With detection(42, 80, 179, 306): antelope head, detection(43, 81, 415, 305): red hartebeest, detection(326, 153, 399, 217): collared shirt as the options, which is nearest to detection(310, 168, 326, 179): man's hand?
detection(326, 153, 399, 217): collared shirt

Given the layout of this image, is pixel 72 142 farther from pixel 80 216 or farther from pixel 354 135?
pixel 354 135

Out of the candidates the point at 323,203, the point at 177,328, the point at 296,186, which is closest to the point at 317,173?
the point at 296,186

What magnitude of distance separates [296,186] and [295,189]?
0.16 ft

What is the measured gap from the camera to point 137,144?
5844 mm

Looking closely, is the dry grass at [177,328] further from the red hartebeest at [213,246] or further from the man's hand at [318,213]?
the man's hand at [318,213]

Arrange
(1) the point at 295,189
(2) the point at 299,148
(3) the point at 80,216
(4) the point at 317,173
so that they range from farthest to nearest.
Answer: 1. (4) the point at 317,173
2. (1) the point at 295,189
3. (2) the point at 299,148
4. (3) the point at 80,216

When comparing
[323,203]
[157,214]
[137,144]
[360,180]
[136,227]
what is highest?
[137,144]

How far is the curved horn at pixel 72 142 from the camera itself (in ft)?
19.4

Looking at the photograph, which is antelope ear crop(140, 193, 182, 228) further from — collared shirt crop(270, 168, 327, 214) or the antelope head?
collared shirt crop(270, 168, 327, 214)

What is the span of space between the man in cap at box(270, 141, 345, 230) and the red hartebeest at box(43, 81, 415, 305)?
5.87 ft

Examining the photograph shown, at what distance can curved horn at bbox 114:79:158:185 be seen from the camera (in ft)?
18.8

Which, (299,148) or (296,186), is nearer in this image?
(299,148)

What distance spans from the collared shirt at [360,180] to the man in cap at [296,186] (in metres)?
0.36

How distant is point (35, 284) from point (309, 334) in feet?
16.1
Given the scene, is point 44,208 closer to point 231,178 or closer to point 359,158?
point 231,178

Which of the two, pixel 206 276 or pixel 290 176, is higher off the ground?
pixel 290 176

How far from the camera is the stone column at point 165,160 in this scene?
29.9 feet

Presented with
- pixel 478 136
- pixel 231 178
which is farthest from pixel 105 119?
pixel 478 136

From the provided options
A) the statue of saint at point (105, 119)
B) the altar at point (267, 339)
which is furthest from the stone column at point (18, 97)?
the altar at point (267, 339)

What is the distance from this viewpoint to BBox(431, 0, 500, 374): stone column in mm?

Do this — Repeat the entries word for word, starting at the line that contains "Presented with" and continuing through the end of the entries, with both ends included.

Complete answer —
Presented with
- pixel 478 136
- pixel 231 178
which is farthest from pixel 105 119?
pixel 478 136

From the provided options
A) the statue of saint at point (105, 119)
B) the altar at point (267, 339)
which is furthest from the stone column at point (18, 97)?
the altar at point (267, 339)

What is the distance from this viewpoint to BBox(431, 0, 500, 374): stone column in mm?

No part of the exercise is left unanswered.